Yaşadım Demek İçin

Yaşadım Demek İçin


Zihnimize kıymık gibi batan bir şeyler var. Tanımını , tarifini yapamadığımız fakat huzursuzluğunu bildiğimiz. Yüreğimize söylenen bir söz, göze düşen son görüntü, ruhumuzda izi kalan bir başka ruh... Hakikat şu ki bu her ne ise, hissettirdiği acıya karılmış boşluk.
Ona yol yürüdüm, ona insan tanıdım, onca çiçeği koklayıp, onca suyu içtim. Bir sürü ağaç, taş, kaya, dere, hayvan...Hepsiyim ben şimdi. “Yol, terbiye eder.”  Diyor yörükler. Ne kadar haklı bir söz. Nefsi, gönlü, ruhu terbiye. Ayrıklardan kurtulup rafine olma. Her menzilde yenilenen benlik. Dokunduğu çimenin hayalini, geride bıraktığı yamacın güneşini, Ihlamurun, çitlembiğin,meşenin rüzgarını, dağ başında yapayalnız çiğdemin özlemini, üstüne gölgesi vuran göçmen kuşun vuslatını ve dahi insanların insanlığını, vefasızlığını, umudunu, ihanetini, sevincini, hedefini  atomlarınca özüne katan aynı kalır mı? 

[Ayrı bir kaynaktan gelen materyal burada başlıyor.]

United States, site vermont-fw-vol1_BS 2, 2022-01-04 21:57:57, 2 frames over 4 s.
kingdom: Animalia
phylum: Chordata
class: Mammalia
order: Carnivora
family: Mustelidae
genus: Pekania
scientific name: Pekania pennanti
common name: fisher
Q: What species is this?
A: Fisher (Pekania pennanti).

Sorarım size, hiç mi çağırmadı yol; hiç mi gitmediniz? İnsanın kaderi gurbetken yerleşik kalma telaşı neden? Ötelere yazgılı ruhumuzu zincire vurup sabit kadem eylemek zulüm değil mi? Yunus’u, Mevlânâ'yı, Hacı Bektaş'ı, üçler,yediler, kırklar âleminin ulularını kavurup tamam eyleyen yolun aşkı. Aşk ile aşkın olmaları. Yerini terk etmeyen, mekâna bağımlı olan, bırakmaktan korkan, sınırlar çizip buna inanan mesut olur mu? Ruhun merhemi bunlarda yok. Sahip olunan madde ise, ruhun heybesindeki çakıl taşı kadar değersiz. Oysaki tek bir adım yetecek tarumar olan bahçenin bahara durmasına. Geriye çekenlerden kurtulabilse, atlayabilse dikenli çitlerinden, kırsa, parçalasa prangalarını hür olacak. 

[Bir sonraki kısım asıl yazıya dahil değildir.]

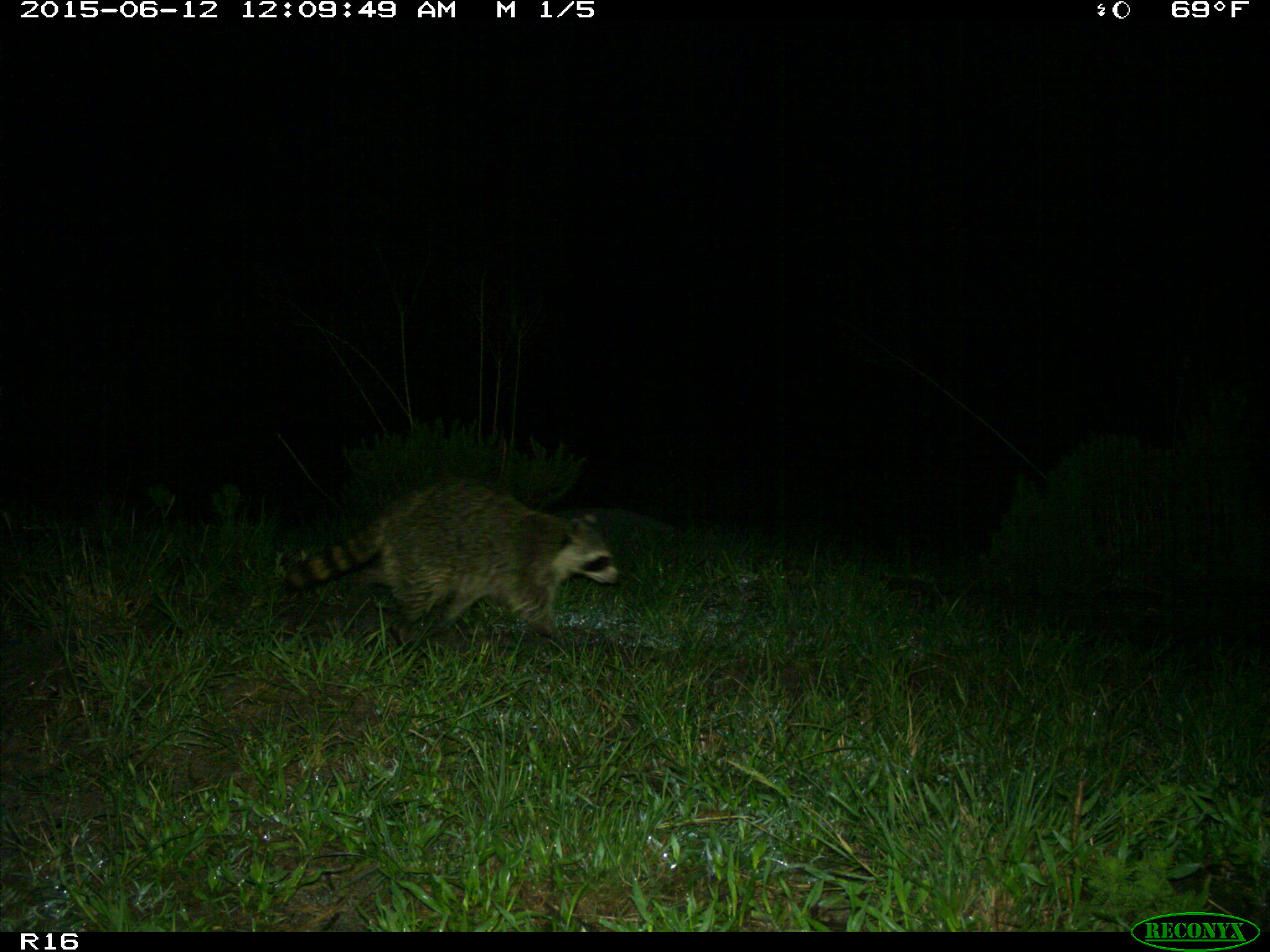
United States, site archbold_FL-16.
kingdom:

“Seyahatin önündeki tek engel kapının eşiğidir.” Der Boşnak atasözü. Düşlediğimiz hayat hangisi? İçine hapsolunan adına “hayat” dediğimiz kuyu karanlığı mı, yoksa yaratılışımızın hikmetine layık olan mı? Gündüz Güneşle gece Polarisle yürüyecekken iş ile aş, dert ile keder, aşk ile ayrılık, para ile tamah, insan ile yalnızlık arasına sıkışmak niye? 
Bahar kırda rengarenk kokudur, arının kanat vuruşudur; kış soğuktur iliklere işleyen, ayazdır bir dağ beyazında; yaz güneş sarısıdır su mavisinin yanında, yıldız yıldız gecedir apaydınlık; sonbahar alaca duygudur yürekte; hoş çakal faslıdır. Bunları görmek için göz gerek; darasını atmış, safrasını boşaltmış dingin kalp gerek. Takılıp kaldıklarımızla mümkün değil bu. Şimdi şu anda kalkalım öyleyse. Üzerimize abanmış ataleti fırlatıp atalım koyu gölgeye ki, görünmesin, aldatmasın, alıkoymasın yine. Adım atalım eşiğimizden hep birlikte. Kuruntu duvarını yıkalım. Bir kez de ruhumuzu dinleyelim olmaz mı? Soyunalım hırsımızdan, açgözlülüğümüzden, kıskançlığımızdan, beğenilme isteğimizden. Giyinelim sade, iddiasız ama asil benlik hırkamızı. Çıkalım o kapıdan. Yolumuza düşelim. Bizi kendimize vardıracak yolumuza. Yaşadım demek için... Haydi!!!!